Hausschlachtung: wie in alten Zeiten
Alles ist bereit. In den beiden Schweinekesseln dampft das heiße Wasser. Die Metzger haben ihre fast knöchellangen weißen Plastikschürzen angelegt. Die Messer sind geschärft. Auch ich bin bereit, habe mich innerlich gewappnet für das, was da auf mich zukommen mag. Noch nie bin ich dabei gewesen, wenn ein Tier geschlachtet wurde. Entsprechend mulmig ist das Bauchgefühl. Doch ich bin ja keine Vegetarierin, sondern esse auch gerne mal ein Stück Fleisch. Da muss man das aushalten können, sage ich mir. Und beruhige mich mit dem Gedanken, dass eine Hausschlachtung hier im Freilandmuseum Wackershofen in der Region Hohenlohe sicherlich eine andere Nummer ist als in einem großen Schlachthof den Leuten bei der Arbeit zuzusehen.

■ **EINTRÄGE IM DATENSATZ**
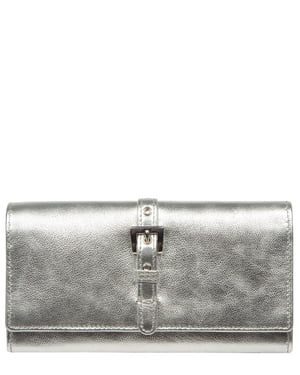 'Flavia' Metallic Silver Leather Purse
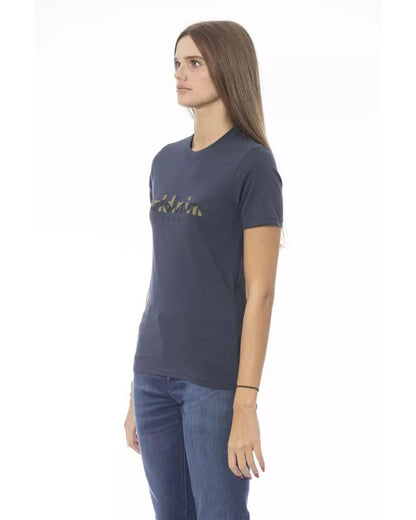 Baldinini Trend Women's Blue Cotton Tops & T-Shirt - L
---
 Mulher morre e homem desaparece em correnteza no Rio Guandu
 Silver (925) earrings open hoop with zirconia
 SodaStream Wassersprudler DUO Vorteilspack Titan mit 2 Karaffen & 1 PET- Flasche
--
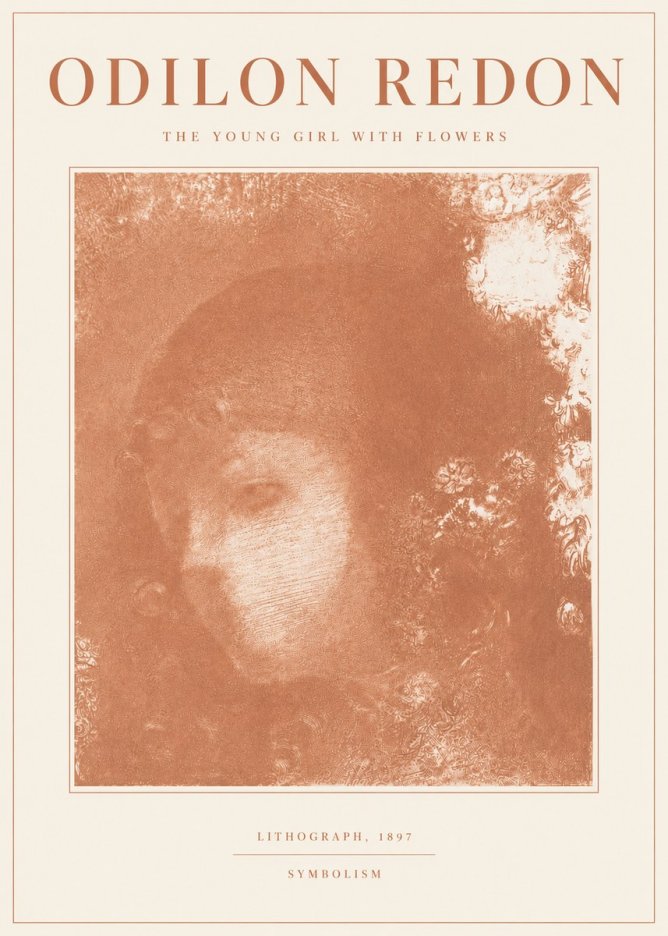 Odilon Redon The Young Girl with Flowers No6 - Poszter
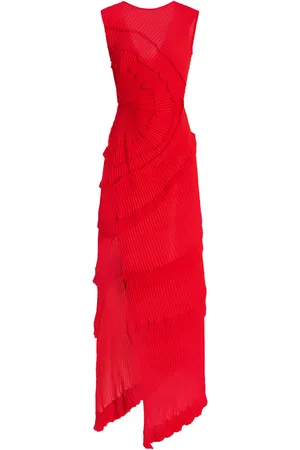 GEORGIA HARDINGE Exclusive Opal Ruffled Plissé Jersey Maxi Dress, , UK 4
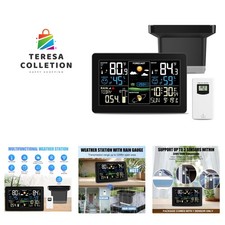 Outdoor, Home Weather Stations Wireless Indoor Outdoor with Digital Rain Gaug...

■ **IHRE AUFGABEN**
A) Übersetzen Sie den Satz „Noch nie bin ich dabei gewesen, wenn ein Tier geschlachtet wurde.“ aus dem Text über die Hausschlachtung ins Englische.
B) Schreiben Sie aus dem Text über die Hausschlachtung den Abschnitt zwischen „Hausschlachtung: wie in“ und „der Arbeit zuzusehen.“, beide eingeschlossen, wortgetreu ab.
Die Einträge spielen hierfür keine Rolle.

■ **ANTWORTEN NACH NUMMER**
A) I have never been present when an animal was slaughtered.

B)
Hausschlachtung: wie in alten Zeiten
Alles ist bereit. In den beiden Schweinekesseln dampft das heiße Wasser. Die Metzger haben ihre fast knöchellangen weißen Plastikschürzen angelegt. Die Messer sind geschärft. Auch ich bin bereit, habe mich innerlich gewappnet für das, was da auf mich zukommen mag. Noch nie bin ich dabei gewesen, wenn ein Tier geschlachtet wurde. Entsprechend mulmig ist das Bauchgefühl. Doch ich bin ja keine Vegetarierin, sondern esse auch gerne mal ein Stück Fleisch. Da muss man das aushalten können, sage ich mir. Und beruhige mich mit dem Gedanken, dass eine Hausschlachtung hier im Freilandmuseum Wackershofen in der Region Hohenlohe sicherlich eine andere Nummer ist als in einem großen Schlachthof den Leuten bei der Arbeit zuzusehen.